As the history books show, Moffat survived a lurid spin at Griffins Bend (turn two) and was able to win alongside Ian Geoghegan after taking advantage of Brock’s co-driver Doug Chivas running out of fuel and being forced to push the Torana into pit lane.
He and Geoghegan claimed what turned out to be the last Bathurst win for the Ford Motor Company, however there was no problem as to what to do with the winning car when the manufacturer withdrew from the sport at the end of 1973 and disbanded its team – the blue and white XA GT didn’t quite make it that far!
It did manage to compete at Surfers Paradise in the Chesterfield 300 (ManChamp Round 4) but ended up being damaged in a start line incident when it coughed on the line and was collected by Lakis Manticas’ Fiat. Moffat eventually got going but engine failure took him out of the running.
But that was nothing compared to the accident it then had in the final ManChamp round at Phillip Island – which injured Moffat – and destroyed the Bathurst winner in just its fifth racing appearance.
A flat-spotted tyre (not changed during a pit stop a few laps later) blew through the fast turn-three left hander (thesedays named after MotoGP World Champ Casey Stoner) that sent Moffat veering off the track at an estimated 180 km/h and into a small earth bank.

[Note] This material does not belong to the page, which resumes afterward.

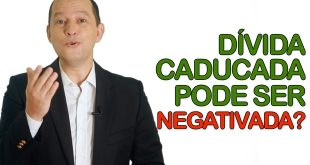 Dívida caducada pode ser negativada?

The contact with the bank launched the big Ford into a series of end for end rolls finished off with a few barrel rolls just for good measure before coming to rest just short of a storage dam.
Moffat emerged dazed and was taken away on a stretcher with a cracked sternum later discovered.
“The first time my head got banged against the roll cage I knew things were happening,” Moffat wrote in his Auto Action column post-accident.
“You kind of say to yourself it isn’t happening, but then when I started to go over I figured this was really serious, and when the windscreen shattered as the Falcon did its first nose dive, it seemed as though the whole world was coming in on me.”
The wreck was given to privateer Murray Carter to salvage what mechanical components were still useable before the Melbourne-based driver scrapped the stripped body shell.
At the time there was never any real ‘historical’ consideration given to retaining or safekeeping such cars – even if they were damaged – and sadly this is one that fell victim to that.